# Bike seats for baby / toddler



## straas (29 Jan 2021)

My sons around 16 months old now so seems robust enough to go in a bike seat, but I don't really know where to start.

I don't love the look of the rear carriers as he'd just be looking at my back.

Does anyone have experience of the ones mounted on the top tube? Are they easy to take on and off?

Or could you convince me to use a rear one?

Not sure what bike I'd put it on, either a Ribble audax with a rear rack, or a hardtail MTB with no rack.


----------



## Cathryn (29 Jan 2021)

I had a variety of things with my child as he grew up. We had a rear-mounted seat and he LOVED it. I have no experience of front seats and they look epic, but I wouldn't worry that a back-mounted seat won't be fun for him.

We also had a weehoo (second hand) when he was slightly older and that was FABULOUS. I'd hugely recommend if you can get one for him. 

My son's 11 now (sob) and we've moved onto a tandem. As soon as the weather improves, we're going to give it a go.


----------



## straas (29 Jan 2021)

Thanks Cathryn, that's really useful. Was installing and removing a quick process, or did you tend to just leave it on once installed?


----------



## Cathryn (29 Jan 2021)

straas said:


> Thanks Cathryn, that's really useful. Was installing and removing a quick process, or did you tend to just leave it on once installed?



We just left it on, I think. I think my husband did the installing but I don't remember it being complicated.


----------



## Cathryn (29 Jan 2021)

Just went down memory lane and found these. Such happy memories.


----------



## straas (29 Jan 2021)

That does look like a lot of fun! 

I'm simultaneously sad about mine getting older and excited about the next stage.


----------



## Cathryn (29 Jan 2021)

straas said:


> That does look like a lot of fun!
> 
> I'm simultaneously sad about mine getting older and excited about the next stage.

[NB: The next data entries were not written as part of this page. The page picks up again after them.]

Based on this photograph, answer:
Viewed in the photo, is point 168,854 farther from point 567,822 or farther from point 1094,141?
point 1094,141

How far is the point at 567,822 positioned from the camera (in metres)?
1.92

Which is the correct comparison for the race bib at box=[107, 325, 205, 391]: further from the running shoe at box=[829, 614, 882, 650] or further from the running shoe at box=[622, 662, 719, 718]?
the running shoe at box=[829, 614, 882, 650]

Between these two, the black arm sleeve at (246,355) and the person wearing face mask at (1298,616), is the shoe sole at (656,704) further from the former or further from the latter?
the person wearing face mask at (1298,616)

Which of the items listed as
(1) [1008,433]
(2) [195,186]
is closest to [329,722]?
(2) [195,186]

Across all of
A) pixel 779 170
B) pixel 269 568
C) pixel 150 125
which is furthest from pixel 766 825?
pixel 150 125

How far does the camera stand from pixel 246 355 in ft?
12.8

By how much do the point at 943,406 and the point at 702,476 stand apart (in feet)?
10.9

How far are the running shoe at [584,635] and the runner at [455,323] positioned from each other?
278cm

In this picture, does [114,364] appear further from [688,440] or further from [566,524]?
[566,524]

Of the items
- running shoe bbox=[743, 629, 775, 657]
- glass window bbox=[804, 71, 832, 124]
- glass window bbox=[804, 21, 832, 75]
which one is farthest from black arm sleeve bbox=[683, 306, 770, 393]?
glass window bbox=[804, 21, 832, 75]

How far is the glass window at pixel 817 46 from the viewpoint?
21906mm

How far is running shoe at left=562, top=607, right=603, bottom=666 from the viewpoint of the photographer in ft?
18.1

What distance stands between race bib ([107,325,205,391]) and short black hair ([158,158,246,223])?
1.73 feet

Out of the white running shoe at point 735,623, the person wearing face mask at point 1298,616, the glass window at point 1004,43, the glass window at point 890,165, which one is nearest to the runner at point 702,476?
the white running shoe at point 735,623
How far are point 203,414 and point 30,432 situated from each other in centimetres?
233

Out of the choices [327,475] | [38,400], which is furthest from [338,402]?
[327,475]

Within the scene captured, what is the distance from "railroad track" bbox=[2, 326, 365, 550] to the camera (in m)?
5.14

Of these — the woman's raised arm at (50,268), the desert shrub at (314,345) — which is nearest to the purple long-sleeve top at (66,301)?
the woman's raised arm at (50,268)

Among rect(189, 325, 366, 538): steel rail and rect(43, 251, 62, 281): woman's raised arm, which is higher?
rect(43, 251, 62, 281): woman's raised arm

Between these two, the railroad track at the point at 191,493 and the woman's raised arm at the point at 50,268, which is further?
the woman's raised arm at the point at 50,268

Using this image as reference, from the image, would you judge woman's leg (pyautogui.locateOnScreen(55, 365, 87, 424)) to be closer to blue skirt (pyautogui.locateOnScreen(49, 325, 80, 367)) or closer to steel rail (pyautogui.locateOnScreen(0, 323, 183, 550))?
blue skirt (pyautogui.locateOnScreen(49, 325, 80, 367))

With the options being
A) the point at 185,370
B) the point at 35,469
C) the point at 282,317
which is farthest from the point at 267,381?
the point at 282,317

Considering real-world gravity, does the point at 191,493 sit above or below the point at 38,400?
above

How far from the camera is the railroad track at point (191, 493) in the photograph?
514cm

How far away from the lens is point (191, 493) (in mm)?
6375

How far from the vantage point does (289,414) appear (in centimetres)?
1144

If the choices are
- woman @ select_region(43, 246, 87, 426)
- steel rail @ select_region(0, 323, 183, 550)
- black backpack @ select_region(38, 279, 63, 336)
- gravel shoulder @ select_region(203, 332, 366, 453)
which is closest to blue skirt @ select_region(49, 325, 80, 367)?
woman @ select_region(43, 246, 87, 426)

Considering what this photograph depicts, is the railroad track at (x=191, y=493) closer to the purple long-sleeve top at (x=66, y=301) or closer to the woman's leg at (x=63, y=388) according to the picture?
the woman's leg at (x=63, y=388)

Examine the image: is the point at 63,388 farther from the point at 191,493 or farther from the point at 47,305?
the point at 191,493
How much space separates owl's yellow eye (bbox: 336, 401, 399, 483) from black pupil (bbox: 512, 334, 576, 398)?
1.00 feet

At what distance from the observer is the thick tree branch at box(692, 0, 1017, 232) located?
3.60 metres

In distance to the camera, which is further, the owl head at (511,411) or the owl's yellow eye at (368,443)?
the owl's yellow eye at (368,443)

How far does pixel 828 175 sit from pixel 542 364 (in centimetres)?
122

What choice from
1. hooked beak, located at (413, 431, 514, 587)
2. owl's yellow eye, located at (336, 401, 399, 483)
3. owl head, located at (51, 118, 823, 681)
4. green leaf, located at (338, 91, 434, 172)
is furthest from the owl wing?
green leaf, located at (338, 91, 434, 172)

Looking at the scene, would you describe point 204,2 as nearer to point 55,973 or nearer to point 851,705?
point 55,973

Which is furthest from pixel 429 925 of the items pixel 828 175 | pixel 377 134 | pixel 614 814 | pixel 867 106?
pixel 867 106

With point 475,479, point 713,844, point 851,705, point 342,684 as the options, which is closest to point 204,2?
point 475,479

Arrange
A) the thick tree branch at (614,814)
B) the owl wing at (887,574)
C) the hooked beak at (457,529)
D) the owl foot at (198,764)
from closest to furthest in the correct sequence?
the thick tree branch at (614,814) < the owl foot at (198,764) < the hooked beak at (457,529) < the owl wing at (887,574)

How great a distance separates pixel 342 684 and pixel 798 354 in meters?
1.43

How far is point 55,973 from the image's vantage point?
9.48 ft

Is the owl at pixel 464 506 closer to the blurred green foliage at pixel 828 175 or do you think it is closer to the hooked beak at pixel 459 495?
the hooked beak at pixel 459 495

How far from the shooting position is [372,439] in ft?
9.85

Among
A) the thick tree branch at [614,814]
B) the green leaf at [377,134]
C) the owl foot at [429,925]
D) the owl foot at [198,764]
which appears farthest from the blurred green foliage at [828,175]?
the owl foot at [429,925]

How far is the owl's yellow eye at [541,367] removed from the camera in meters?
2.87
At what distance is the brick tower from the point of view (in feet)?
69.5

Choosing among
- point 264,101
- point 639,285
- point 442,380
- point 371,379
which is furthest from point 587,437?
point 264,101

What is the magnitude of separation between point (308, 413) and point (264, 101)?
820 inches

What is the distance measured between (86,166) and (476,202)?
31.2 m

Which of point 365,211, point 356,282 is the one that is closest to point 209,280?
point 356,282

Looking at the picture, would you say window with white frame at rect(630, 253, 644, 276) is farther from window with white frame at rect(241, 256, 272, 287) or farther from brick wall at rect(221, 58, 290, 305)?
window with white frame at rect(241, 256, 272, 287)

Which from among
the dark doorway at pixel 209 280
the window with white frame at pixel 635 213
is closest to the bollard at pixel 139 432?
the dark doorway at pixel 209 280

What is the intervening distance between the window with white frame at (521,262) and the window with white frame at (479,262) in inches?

I think that's the case with every single moment of parenthood. However, as someone who loved 4-year-olds so much she retrained to teach Reception, you've got the best bits yet to come. 

(Except 8. 8 was rubbish).


----------



## figbat (29 Jan 2021)

Our two both loved going in a rear-mounted seat - they were always chatting and telling me how much hard work it is cycling uphill (as if I hadn't noticed!). From that we progressed to a tag-along which they also liked.

The seat had a mount on the seatpost which stayed put; the seat used a quick-release mechanism to mount and remove in seconds. The tag-along had a hitch on the seatpost which connected to a mount on the tag-along; this took a few more moments to connect but nothing arduous.


----------



## hatler (17 Feb 2021)

We had a Weeride for our two. There's a bar that is bolted in place between head tube and seat post, and then there's a knurled bolt which attaches the seat to the bar. Once the bar is fitted, attaching the seat is a matter of seconds.

Lots of pluses with the seat in this position. One downside is that you have to put your knees out a bit, and it doesn't fit all bikes (I think the instructions specifically call out that it will not work with drop bars, but I know someone who managed even that).

When they saw the bike and seat their faces would light up.

Happy days !


----------



## Oldhippy (17 Feb 2021)

My daughter adored going out in her rear mounted seat.


----------



## straas (18 Feb 2021)

I went for the rear mounted due to 2nd hand availability and thought it would provide more shelter from the wind.

Picked it up last saturday, then had a test ride in the park with my wife watching to see if he liked it / give her some confidence before I used it properly.

He was a big fan, squealing away.

Took him to nursery on Tuesday morning on it, he loved shouting "car, car, brrrm brrm" 

Excited to take him a bit further on saturday!


----------



## straas (26 Feb 2021)

Turns out the retaining clip in the bracket is broken, so the two prongs don't lock in.

I can't imagine it being an issue in day to day use? I was surprised that the two metal bars are only held by a small nib of plastic though? Had assumed it would be something metal.


----------